本当に大事なことは何か、歳をとっても残るものは何か、を見つめ直す。

インタビュア 捉え方によっては先がどうなるかわからないとも取れる状況で、それでも自分のポリシーや価値観を中心に置いて行動できたのは、何があるんですかね?
特に30代後半から40代となってくると、一般的にはどうしても動くのが難しくなると思うんですけど、小関さんがそういう動き方を保てているのは何があるんでしょう?
価値観を変えるような人との触れ合いとか?

小関 あぁ!それはめちゃくちゃあると思います。
例えば、セールスフォースの時に、NPOの人と触れ合う機会があって、自分でもNPOを立ち上げたりして、本当に大事なこととか、歳をとっても残るものは何かとか、そういうことに目線が向くようになりました。
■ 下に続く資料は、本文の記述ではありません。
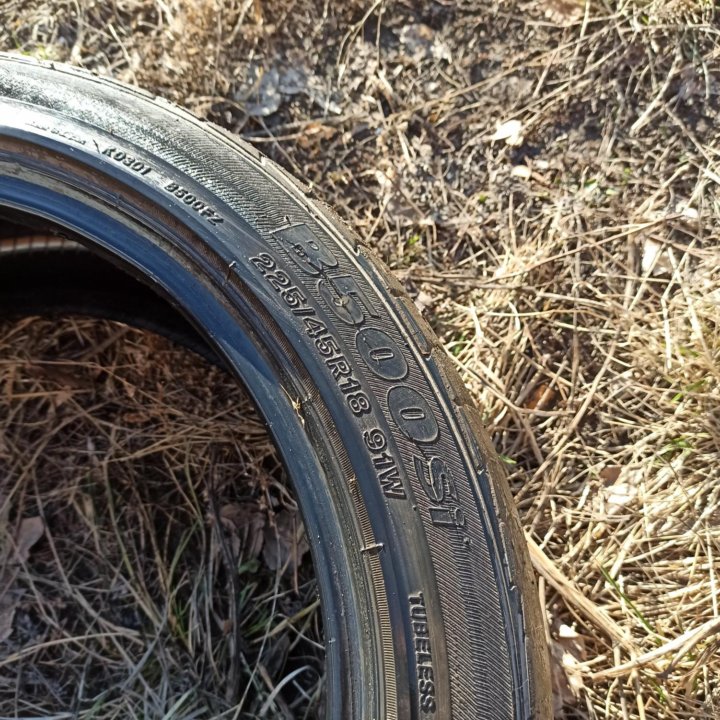 Одна покрышка bridgestone b500si 225/45 R18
そうすると、どこの会社で働いているとかは関係なくなって、「どこの会社に行ってもこの仲間がいる」という発想が強くなった。
むしろ歳を取れば取るほど「どうにかなるさ(笑)」と思えるんです。

インタビュア 小関さんの辿って来られた道っていうのは、言い換えると「年齢に関係なく常に成長状況に身を置ける柔軟性とその価値観を培った要素」っていうのは、日本の働き方もそうなる構造をどこかに持っておかなければいけないんだろうなと思います。